Given exercise
Copy out every item below word for word, leaving out the pictures.

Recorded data
═══

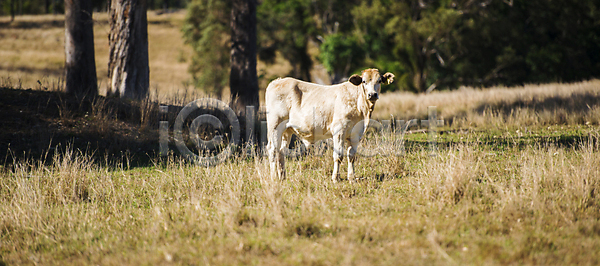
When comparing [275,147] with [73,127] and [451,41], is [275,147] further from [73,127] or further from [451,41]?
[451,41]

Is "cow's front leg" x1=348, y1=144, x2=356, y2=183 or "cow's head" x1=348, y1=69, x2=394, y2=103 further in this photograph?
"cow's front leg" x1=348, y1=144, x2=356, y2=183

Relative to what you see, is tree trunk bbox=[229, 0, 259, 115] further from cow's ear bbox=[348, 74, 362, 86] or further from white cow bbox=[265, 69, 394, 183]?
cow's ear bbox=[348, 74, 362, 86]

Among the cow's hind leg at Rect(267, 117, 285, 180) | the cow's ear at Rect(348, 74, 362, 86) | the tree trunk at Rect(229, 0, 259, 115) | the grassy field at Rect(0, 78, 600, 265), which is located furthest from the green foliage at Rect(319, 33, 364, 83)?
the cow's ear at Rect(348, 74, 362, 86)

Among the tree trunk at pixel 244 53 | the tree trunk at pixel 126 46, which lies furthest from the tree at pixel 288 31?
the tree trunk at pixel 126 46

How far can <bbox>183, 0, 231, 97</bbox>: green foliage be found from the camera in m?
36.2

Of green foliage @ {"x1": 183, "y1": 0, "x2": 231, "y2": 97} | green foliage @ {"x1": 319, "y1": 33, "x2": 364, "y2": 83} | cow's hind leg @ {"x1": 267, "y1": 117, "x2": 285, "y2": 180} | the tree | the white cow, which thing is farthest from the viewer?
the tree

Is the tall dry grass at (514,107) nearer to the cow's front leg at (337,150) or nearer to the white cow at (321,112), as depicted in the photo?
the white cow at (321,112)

═══

Complete answer
When comparing [275,147] with [73,127] and [451,41], is [275,147] further from [73,127] or further from [451,41]?
[451,41]

Is "cow's front leg" x1=348, y1=144, x2=356, y2=183 or "cow's head" x1=348, y1=69, x2=394, y2=103 further in this photograph?
"cow's front leg" x1=348, y1=144, x2=356, y2=183

Relative to what you see, is tree trunk bbox=[229, 0, 259, 115] further from cow's ear bbox=[348, 74, 362, 86] or further from white cow bbox=[265, 69, 394, 183]?
cow's ear bbox=[348, 74, 362, 86]

Among the cow's hind leg at Rect(267, 117, 285, 180) | the cow's ear at Rect(348, 74, 362, 86) | the tree trunk at Rect(229, 0, 259, 115) | the grassy field at Rect(0, 78, 600, 265), which is located furthest from the green foliage at Rect(319, 33, 364, 83)?
the cow's ear at Rect(348, 74, 362, 86)

Among the tree trunk at pixel 244 53 | the tree trunk at pixel 126 46, which lies furthest from the tree at pixel 288 31?
the tree trunk at pixel 126 46

How far can <bbox>183, 0, 231, 97</bbox>: green foliage be found from the camera in m?
36.2

Of green foliage @ {"x1": 183, "y1": 0, "x2": 231, "y2": 97} | green foliage @ {"x1": 319, "y1": 33, "x2": 364, "y2": 83} | cow's hind leg @ {"x1": 267, "y1": 117, "x2": 285, "y2": 180} | the tree | the white cow, which thing is farthest from the viewer?
the tree

Is the tall dry grass at (514,107) nearer to the cow's front leg at (337,150) or nearer to the white cow at (321,112), as depicted in the photo?
the white cow at (321,112)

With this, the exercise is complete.